L’astrophysicien britannique Stephen Hawking est mort

Le monde scientifique vient de perdre l’un des plus grands astrophysiciens de ce siècle, Stephen Hawking est décédé à l’âge 76 ans en laissant derrière lui un Univers encore plus grand, mystérieux et surtout passionnant. L’auteur du best-seller « Une brève histoire du temps » aura su en effet rendre des pans entiers de la science nettement plus accessibles aux communs des mortels, comme la naissance de l’univers, les trous noirs, la relativité, la mécanique quantique ou encore l’antimatière.

Mort de Stephen Hawking à l'age de 76 ans

L’astrophysicien britannique Stephen Hawking était depuis plusieurs décennies atteint d’une maladie dégénérative (la sclérose latérale amyotrophique), qui l’aura finalement emportée avant de réaliser son plus grand rêve : aller dans l’espace.

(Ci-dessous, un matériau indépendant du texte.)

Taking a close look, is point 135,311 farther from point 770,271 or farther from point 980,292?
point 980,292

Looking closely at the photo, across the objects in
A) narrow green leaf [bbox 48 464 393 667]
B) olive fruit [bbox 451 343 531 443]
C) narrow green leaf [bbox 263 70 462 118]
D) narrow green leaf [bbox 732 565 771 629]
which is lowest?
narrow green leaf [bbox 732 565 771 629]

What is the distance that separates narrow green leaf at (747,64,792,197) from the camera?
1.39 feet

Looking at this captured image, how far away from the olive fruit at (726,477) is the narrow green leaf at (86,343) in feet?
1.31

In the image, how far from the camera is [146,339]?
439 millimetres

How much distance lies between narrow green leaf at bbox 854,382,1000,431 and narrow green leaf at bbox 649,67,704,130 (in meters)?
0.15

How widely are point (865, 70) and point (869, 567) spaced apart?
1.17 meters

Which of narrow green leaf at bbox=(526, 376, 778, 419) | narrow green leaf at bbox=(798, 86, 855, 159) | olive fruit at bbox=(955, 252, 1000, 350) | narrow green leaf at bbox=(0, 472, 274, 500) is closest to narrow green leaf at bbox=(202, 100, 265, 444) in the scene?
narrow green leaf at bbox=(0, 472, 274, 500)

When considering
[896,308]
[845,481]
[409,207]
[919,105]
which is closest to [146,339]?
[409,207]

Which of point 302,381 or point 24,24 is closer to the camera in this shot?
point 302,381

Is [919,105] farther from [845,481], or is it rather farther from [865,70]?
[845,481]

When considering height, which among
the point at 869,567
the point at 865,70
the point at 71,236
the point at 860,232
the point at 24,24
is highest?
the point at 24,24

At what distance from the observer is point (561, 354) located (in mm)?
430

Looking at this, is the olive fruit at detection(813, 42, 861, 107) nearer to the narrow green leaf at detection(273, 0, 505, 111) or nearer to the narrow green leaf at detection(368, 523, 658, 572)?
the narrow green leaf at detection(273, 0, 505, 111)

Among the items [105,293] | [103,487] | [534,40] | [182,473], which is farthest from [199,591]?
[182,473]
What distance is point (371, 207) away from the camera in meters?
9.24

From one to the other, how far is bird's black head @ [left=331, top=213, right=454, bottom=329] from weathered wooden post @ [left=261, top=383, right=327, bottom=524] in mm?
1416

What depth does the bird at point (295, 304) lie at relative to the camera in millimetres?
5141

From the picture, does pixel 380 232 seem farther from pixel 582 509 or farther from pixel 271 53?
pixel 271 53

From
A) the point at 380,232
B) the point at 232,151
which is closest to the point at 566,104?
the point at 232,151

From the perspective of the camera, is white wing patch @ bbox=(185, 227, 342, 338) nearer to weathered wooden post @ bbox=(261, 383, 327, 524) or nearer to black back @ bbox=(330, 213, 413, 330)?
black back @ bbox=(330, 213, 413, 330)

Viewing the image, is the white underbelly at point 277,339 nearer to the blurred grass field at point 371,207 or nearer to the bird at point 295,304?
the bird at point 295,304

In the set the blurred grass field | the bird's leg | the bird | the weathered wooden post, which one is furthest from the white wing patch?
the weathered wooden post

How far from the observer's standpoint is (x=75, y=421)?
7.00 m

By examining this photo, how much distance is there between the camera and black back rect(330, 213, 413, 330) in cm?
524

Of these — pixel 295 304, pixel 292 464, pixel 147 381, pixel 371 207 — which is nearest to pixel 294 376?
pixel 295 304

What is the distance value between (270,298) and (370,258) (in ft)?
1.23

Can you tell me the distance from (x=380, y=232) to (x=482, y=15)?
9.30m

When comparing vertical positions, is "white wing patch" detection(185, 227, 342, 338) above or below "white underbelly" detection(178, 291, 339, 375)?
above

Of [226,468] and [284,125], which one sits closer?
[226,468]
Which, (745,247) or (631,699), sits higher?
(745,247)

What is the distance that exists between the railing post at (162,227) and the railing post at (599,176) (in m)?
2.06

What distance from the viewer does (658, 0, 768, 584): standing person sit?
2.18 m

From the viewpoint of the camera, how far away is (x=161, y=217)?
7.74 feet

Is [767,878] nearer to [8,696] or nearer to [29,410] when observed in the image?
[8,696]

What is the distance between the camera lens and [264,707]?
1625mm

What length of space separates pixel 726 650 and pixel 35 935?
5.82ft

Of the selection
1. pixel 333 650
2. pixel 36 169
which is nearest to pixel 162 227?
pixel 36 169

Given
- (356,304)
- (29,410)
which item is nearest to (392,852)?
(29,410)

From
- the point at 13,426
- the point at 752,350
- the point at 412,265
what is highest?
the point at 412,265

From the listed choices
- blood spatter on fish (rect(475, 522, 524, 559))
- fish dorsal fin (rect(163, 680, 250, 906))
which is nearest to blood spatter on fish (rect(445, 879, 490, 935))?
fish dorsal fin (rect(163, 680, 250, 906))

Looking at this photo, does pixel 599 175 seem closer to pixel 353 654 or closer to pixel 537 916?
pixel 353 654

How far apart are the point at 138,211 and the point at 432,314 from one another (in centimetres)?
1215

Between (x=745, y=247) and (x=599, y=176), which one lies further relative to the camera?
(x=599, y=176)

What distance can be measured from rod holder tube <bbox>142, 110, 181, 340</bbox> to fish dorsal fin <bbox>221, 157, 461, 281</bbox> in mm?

En effet, Richard Branson, directeur de l’entreprise spatiale Virgin Galactic avait proposé au physicien une place pour un futur vol dans l’espace, qu’il avait accepté. L’homme de sciences est mort à l’âge de 76 ans.

Stephen Hawking nous a quittés

Ce spécialiste du Big Bang et des trous noirs était probablement le scientifique vivant le plus connu dans le monde et représentait presque à lui seul l’astrophysique contemporaine, qu’il parvenait à vulgariser comme aucun autre scientifique.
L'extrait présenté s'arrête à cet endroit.